Gandhi Hurwitz’s artistic journey is a testament to the transformative power of passion and learning in the field of photography. Starting with a simple Christmas gift of a camera at the age of ten, Hurwitz’s early exposure to photography was nurtured by his mother, an amateur photographer, and further influenced by the students of his father, a college professor. This blend of familial and academic environments provided a unique foundation for his creative development.
Hurwitz’s exploration of black and white film photography and darkroom techniques marked a significant phase in his artistic evolution.

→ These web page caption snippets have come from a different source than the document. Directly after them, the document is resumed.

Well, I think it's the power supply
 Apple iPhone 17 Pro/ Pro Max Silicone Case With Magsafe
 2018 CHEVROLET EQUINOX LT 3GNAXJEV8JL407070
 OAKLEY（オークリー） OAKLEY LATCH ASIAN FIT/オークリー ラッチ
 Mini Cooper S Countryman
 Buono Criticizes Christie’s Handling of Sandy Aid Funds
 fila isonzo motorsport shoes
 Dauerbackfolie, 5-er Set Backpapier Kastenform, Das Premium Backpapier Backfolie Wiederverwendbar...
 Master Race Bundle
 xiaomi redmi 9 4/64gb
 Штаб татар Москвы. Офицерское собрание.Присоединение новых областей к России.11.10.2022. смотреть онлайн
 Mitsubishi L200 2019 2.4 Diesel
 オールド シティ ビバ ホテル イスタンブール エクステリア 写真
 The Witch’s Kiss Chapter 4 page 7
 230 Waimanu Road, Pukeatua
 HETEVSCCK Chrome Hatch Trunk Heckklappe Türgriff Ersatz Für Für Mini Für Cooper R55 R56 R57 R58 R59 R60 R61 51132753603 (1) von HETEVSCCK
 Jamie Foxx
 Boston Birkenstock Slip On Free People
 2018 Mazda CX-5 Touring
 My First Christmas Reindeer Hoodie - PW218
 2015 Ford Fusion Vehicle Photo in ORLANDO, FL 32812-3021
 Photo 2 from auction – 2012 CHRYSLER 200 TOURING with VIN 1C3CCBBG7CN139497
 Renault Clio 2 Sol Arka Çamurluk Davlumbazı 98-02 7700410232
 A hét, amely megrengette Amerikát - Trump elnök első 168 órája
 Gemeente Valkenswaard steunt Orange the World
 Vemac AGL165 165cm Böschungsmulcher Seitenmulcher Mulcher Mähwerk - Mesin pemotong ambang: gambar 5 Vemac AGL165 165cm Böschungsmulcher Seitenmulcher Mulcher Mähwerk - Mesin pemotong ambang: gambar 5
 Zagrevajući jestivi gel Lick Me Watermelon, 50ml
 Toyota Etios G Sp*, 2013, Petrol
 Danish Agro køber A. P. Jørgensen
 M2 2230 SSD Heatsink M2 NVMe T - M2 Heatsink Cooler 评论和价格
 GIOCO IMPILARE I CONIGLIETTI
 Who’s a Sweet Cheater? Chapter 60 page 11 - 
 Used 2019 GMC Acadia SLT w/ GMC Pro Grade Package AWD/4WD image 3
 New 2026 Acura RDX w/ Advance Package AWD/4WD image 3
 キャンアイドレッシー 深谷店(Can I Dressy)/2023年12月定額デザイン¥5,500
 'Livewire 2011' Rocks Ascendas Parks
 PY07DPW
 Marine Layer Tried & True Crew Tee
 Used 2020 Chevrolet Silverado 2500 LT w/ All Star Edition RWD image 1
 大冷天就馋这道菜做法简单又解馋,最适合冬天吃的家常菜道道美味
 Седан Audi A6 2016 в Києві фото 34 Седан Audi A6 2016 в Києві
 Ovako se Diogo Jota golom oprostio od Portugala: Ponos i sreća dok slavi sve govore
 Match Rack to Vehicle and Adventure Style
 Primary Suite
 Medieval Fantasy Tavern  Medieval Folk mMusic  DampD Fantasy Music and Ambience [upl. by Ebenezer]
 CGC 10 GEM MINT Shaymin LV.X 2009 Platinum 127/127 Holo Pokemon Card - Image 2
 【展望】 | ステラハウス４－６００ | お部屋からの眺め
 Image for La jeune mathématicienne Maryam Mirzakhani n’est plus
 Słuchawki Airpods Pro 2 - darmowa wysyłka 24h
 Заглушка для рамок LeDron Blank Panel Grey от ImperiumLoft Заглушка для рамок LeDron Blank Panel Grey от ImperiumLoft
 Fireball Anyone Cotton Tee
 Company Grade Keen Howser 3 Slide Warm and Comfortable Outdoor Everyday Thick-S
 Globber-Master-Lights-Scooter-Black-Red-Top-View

The pivotal moment, however, came with his encounter with Ansel Adams’ book “The Print.” Adams’ philosophy resonated deeply with Hurwitz, particularly the idea of “painting with light” and making rather than taking pictures. This epiphany steered Hurwitz towards a more impressionistic approach to photography, where the aim was to capture and communicate the essence of his emotional experiences rather than just the visual details.
This approach reflects in his desire to go beyond mere memorialized snapshots. Hurwitz aspires to use his camera as a tool to express what his heart feels, often finding that the camera can see things more intriguingly than the eyes can. His work, therefore, is an artistic endeavor to bridge the gap between visual perception and emotional expression.
Influenced by a diverse range of artists like Ansel Adams, Andrew Wyeth, Rembrandt, Robert Mapplethorpe, Frida Kahlo, and Kevin Fleming, Hurwitz’s style is a confluence of various artistic philosophies and techniques. Each of these influences, along with the books, films, and people he has loved, contributes to the unique way he perceives and captures the world around him. This eclectic mix of influences underscores Hurwitz’s commitment to exploring the depths of photography not just as a form of visual documentation, but as a medium for profound artistic expression.